Class IV, NFDM & Butter
Volatility in the butter market has gone AWOL of late as well, with the trade dismissing the 5% downdraft on GDT while remaining focused on the spot price which is holding around the $2.30 mark. The futures market is likely a bit fatigued and players have temporarily gone to the sidelines for the oxygen mask, as prices have whipsawed over the past month and are now clinging to technical areas of interest. Fear remains a key ingredient to any market and that has been the main driver for quite some time here. It is not implausible to consider that with the uptick in hedging over the past few years that a certain percentage of demand has been pulled forward, which could lead to downdrafts in the market a bit sooner than many might expect. Granted, heat concerns remain at the forefront as well as the heavy pull currently being felt from ice cream producers, but a push higher on spot might just be the tipping point to entice sellers to bring some loads to the exchange.

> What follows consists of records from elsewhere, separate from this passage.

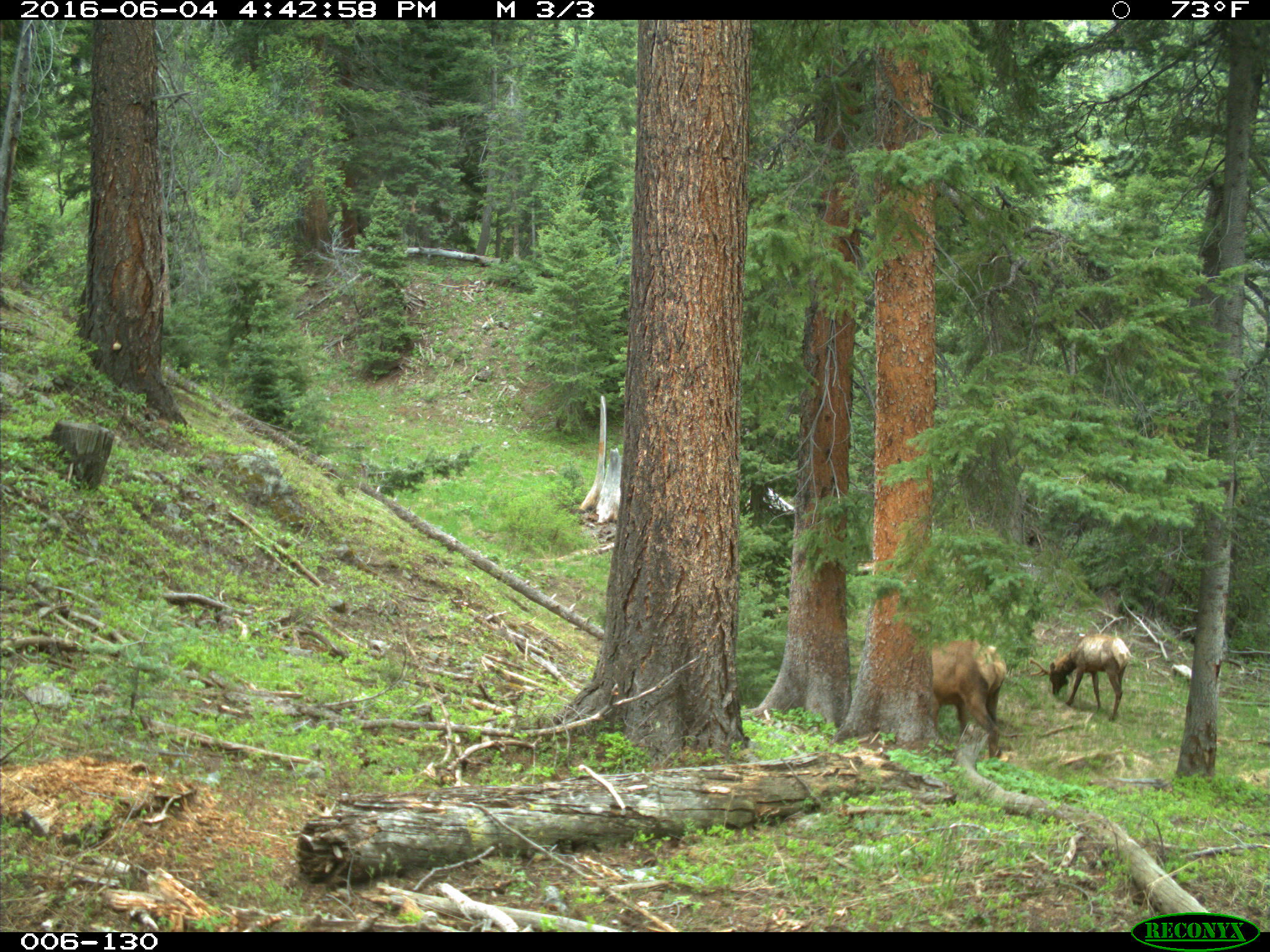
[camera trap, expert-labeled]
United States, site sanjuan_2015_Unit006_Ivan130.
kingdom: Animalia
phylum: Chordata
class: Mammalia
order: Artiodactyla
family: Cervidae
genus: Cervus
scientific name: Cervus elaphus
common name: red deer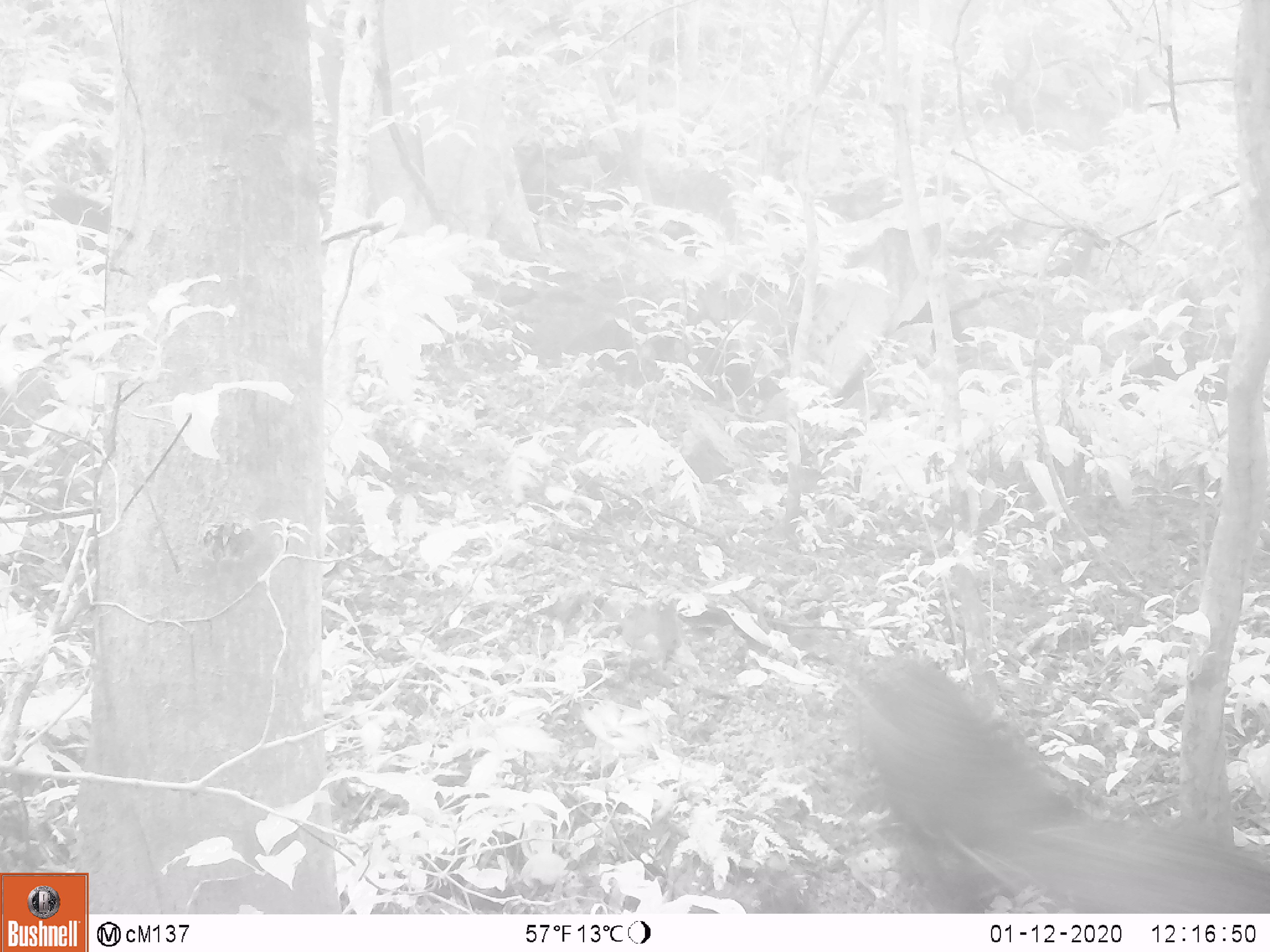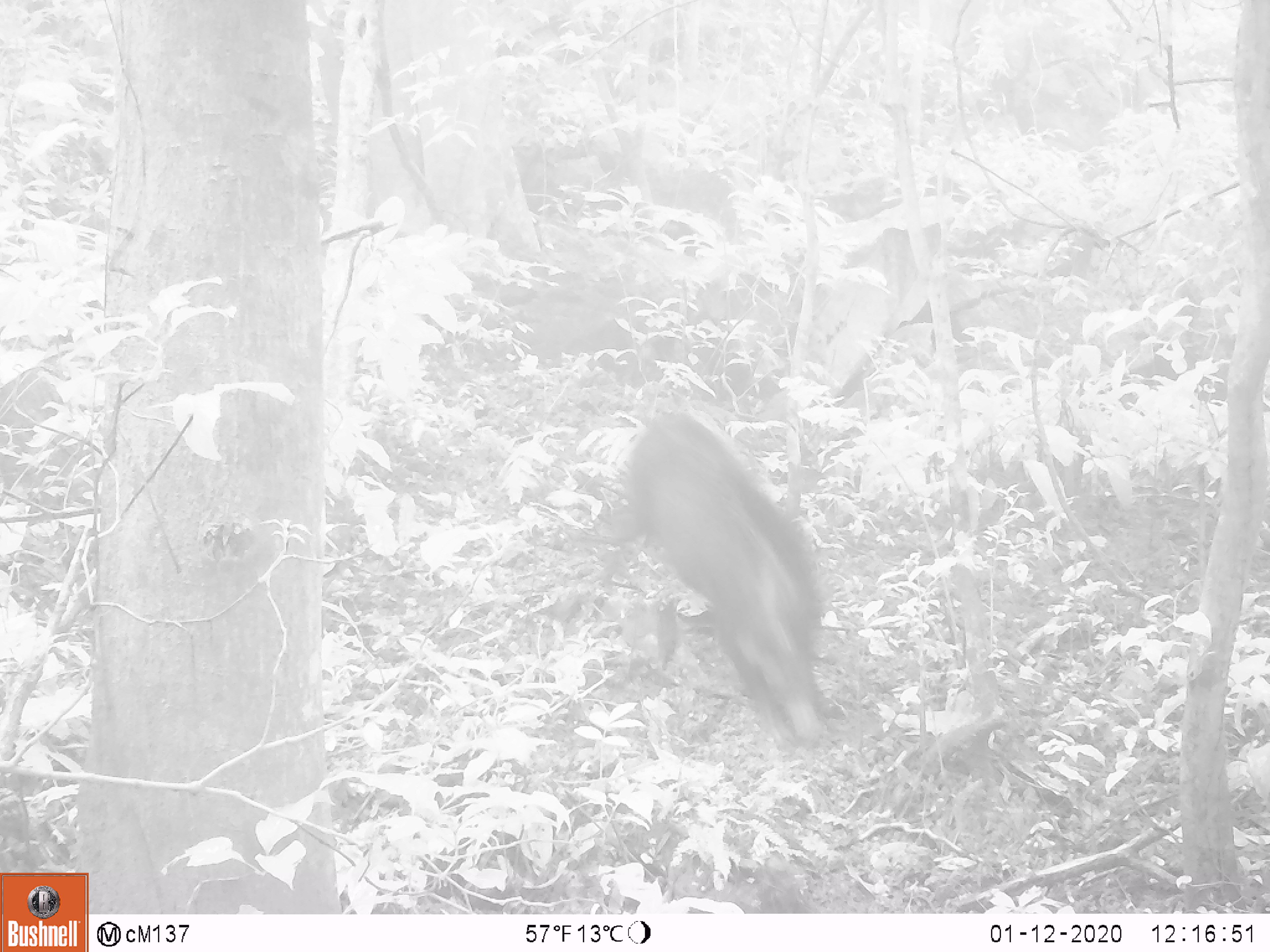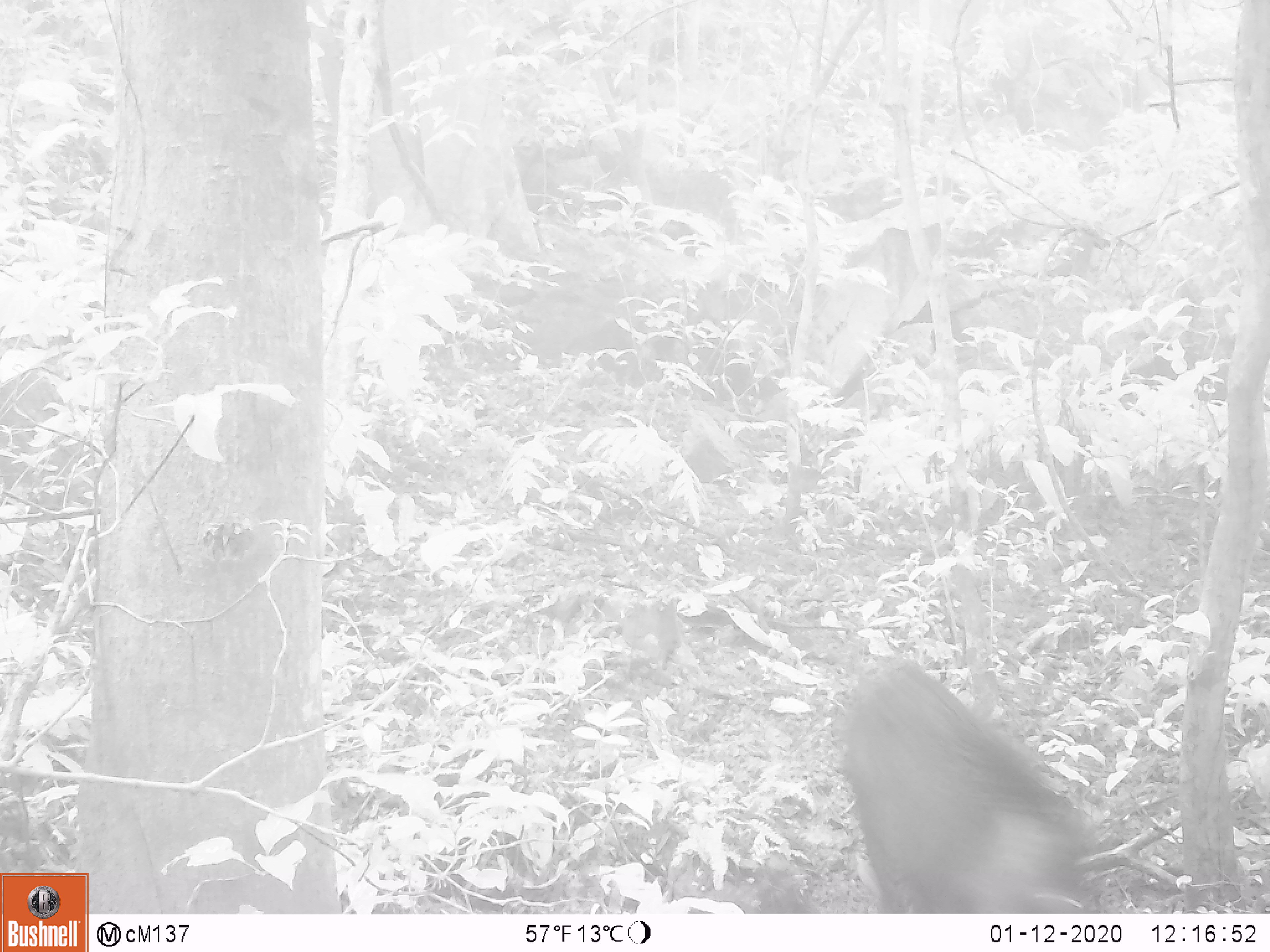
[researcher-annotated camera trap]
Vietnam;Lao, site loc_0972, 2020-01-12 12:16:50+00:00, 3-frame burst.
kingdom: Animalia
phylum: Chordata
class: Mammalia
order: Artiodactyla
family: Suidae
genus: Sus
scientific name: Sus scrofa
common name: eurasian wild pig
Eurasian wild pig (Sus scrofa). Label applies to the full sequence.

The NFDM market received mixed signals from yesterday’s GDT auction as WMP posted a 1.9% gain while SMP slipped 1.1%. Couple that with a lower spot call which looks to headed for a test of the $0.85 support level and futures were ripe to trim back as they did yesterday. The trade has been trending sideways to higher but with no real sense of urgency to spark a breakout, futures had likely gotten out a bit ahead of where they should’ve been and have been pressured of late. The CWAP for the week ending July 15th was announced yesterday afternoon at $0.8118, down $0.0550 or 6.3% from the week prior. Sales for the week were reported to have increased by 61.4% week over week to 10,519,545 lbs.
We expect NFDM to open lower, Butter and Class IV to open steady/lower.
Grain markets are under bearish influences as crop ratings remain quite favorable and fund managers unwind long positions and in some cases turned net short as is the case with corn. Yesterday saw heavy pressure as funds were estimated net sellers of 20,000 corn contracts, 18,000 beans and 4,000 wheat. Corn is now flirting with contract lows and beans are revisiting levels seen earlier in the month after failing to close the upside gap left back on July 5th. At this juncture, the trade is largely discounting the extreme heat forecast to hit later this week as it is expected to be short-lived and recent rains should go a long way to getting the crop through it. If weather continues to cooperate then additional pressure could materialize however, this is a weather market and premium can be added just as fast as it’s been taken out.
We look for the grain complex to open with moderate gains.